THE PROBLEM => Reproduce everything from the beginning of the data down to the line containing "shattered windshield [168, 9, 372, 81]", both ends included, with every line left unchanged. Leave the pictures out of your copy.
[Begin]
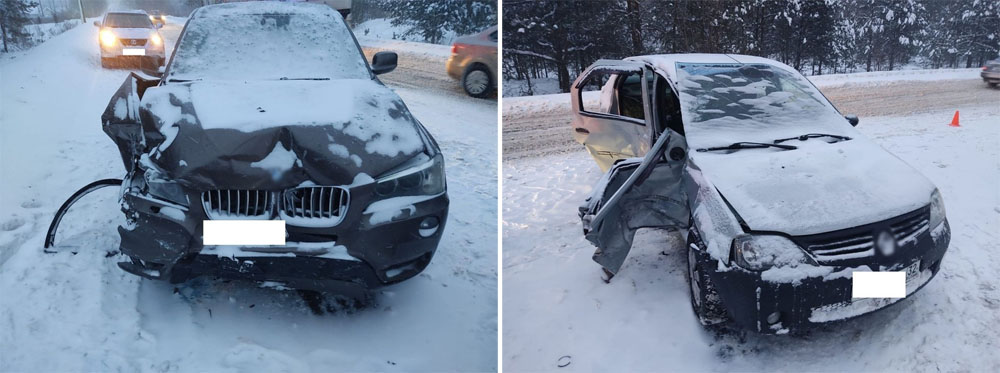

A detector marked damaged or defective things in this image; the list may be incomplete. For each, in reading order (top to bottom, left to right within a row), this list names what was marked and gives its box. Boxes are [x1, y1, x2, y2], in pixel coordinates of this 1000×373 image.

shattered windshield [168, 9, 372, 81]
damaged bmw suv [94, 2, 446, 294]
crashed sedan [91, 2, 450, 294]
crumpled hood [137, 79, 426, 189]
broken bumper [115, 183, 448, 290]
shattered windshield [676, 61, 848, 149]
crashed sedan [572, 53, 952, 332]
damaged bmw suv [576, 55, 948, 334]
crumpled hood [696, 138, 936, 234]
broken bumper [708, 219, 948, 332]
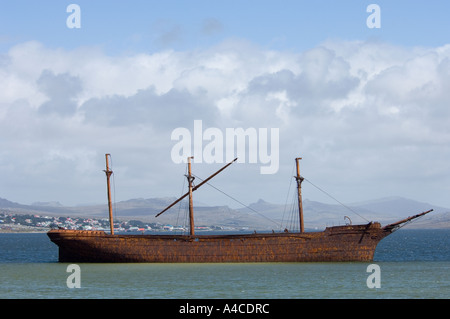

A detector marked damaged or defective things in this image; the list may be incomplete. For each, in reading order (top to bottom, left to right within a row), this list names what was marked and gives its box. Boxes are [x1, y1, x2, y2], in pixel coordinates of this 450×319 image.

rusty shipwreck [46, 154, 432, 262]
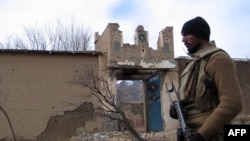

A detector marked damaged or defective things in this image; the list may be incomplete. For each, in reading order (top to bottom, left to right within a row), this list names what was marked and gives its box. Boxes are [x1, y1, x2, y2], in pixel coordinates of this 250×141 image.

damaged mud brick wall [37, 102, 94, 141]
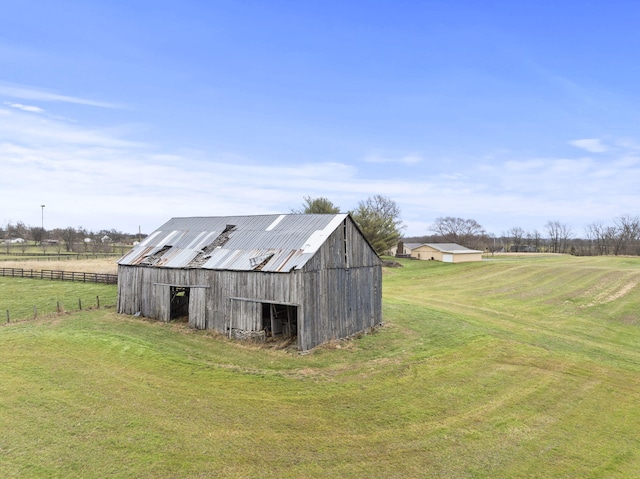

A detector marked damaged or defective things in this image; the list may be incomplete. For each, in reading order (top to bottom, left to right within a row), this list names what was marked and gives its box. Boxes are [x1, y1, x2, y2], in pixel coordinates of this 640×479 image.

damaged roof panel [119, 215, 350, 274]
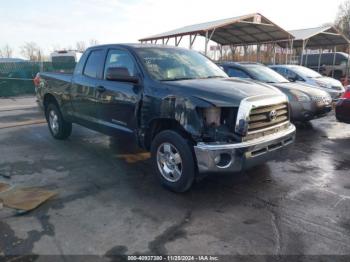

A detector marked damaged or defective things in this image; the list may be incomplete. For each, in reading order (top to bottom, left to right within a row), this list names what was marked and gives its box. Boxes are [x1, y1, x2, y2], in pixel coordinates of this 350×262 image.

crumpled hood [163, 77, 282, 107]
damaged front bumper [194, 124, 296, 173]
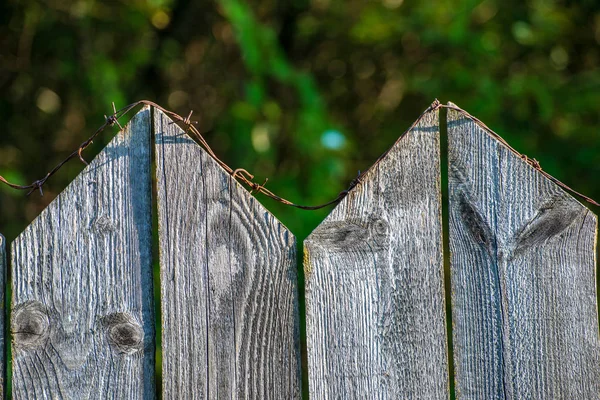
[End]
WRITTEN RESPONSE =>
A detector marked damaged or defective things in this image; the list may be incomplete. For each, in reading order (top to bottom, left to right within a row), this list names what was marked and gives its box. Boxes are [x1, y1, x2, y2], in pixel coordinates of this 1000×373 image.

shattered windshield [168, 9, 372, 81]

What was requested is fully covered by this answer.